When indexing documents, Apache Solr is a possible solution. Combined with Apache Tika, you can also use Solr to index various types of documents, such as PDFs, Word documents, HTML files, … . In this tutorial, I’ll be setting up Solr with Tika using Docker compose.
Project structure
In my case, I want to run Solr inside a Docker container next to my Java application. That means I will have the following project structure:
In this case, src/ is the code of my Java application, while the solr/ folder will be used for binding certain folders in my Docker container.

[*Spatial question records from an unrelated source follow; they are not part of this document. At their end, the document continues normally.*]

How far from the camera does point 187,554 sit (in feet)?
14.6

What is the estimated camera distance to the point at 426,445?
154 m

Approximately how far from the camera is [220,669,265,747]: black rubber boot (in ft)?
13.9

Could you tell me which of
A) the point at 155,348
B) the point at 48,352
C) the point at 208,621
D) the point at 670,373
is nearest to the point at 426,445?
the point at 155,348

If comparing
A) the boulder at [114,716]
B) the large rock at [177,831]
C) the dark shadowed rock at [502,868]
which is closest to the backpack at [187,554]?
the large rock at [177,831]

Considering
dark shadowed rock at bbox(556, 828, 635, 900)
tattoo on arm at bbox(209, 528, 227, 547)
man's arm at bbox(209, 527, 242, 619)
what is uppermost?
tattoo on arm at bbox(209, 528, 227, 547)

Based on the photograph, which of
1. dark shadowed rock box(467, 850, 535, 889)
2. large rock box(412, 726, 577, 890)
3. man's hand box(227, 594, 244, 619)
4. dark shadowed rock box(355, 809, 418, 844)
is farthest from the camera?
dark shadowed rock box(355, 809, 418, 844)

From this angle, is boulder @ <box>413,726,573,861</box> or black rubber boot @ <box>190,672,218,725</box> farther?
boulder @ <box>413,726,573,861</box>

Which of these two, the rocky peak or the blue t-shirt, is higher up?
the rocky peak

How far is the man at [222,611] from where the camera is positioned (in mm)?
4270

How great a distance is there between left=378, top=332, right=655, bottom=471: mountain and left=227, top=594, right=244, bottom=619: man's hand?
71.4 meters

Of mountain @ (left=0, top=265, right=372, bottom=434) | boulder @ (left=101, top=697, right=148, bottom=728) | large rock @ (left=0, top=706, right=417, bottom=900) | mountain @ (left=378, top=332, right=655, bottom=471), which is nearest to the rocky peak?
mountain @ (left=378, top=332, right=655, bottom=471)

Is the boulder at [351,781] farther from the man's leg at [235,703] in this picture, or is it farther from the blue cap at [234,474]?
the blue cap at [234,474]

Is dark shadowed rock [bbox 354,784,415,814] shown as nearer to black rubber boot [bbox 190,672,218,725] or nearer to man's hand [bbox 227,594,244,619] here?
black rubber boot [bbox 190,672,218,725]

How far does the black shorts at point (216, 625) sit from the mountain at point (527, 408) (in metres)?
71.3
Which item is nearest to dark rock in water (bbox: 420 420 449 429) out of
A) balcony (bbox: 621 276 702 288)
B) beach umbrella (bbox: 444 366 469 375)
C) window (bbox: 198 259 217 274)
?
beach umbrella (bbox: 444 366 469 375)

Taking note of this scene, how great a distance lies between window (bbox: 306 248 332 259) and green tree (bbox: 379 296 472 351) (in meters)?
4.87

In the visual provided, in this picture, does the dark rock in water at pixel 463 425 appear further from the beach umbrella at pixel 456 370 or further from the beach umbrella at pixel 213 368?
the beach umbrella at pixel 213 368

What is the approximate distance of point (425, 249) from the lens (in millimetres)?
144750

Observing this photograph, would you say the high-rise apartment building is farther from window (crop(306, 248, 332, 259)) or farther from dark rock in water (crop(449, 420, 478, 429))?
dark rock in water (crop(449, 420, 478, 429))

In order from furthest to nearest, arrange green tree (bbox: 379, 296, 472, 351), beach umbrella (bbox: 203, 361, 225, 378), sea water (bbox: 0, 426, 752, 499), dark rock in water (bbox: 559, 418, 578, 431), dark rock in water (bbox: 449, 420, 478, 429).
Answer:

Retrieving the proper dependencies
To run Solr with Apache Tika, you need the following dependencies:
- Solr Cell: This library contains the
ExtractingRequestHandler
, which is necessary to upload files and to work with Tika. - Tika Core: The core library of Apache Tika, but doesn’t contain the parsers.
- Tika Parsers: Additionally to the core library, you need the parsers library.
Additionally to these libraries, you may need other libraries as well, depending on the parsers you want to use. In my case, I want to use the HTML parser, so I also have to add the following dependencies:
- Xerces: Library to parse XML structures.
- Tagsoup: A library to parse HTML documents and tags.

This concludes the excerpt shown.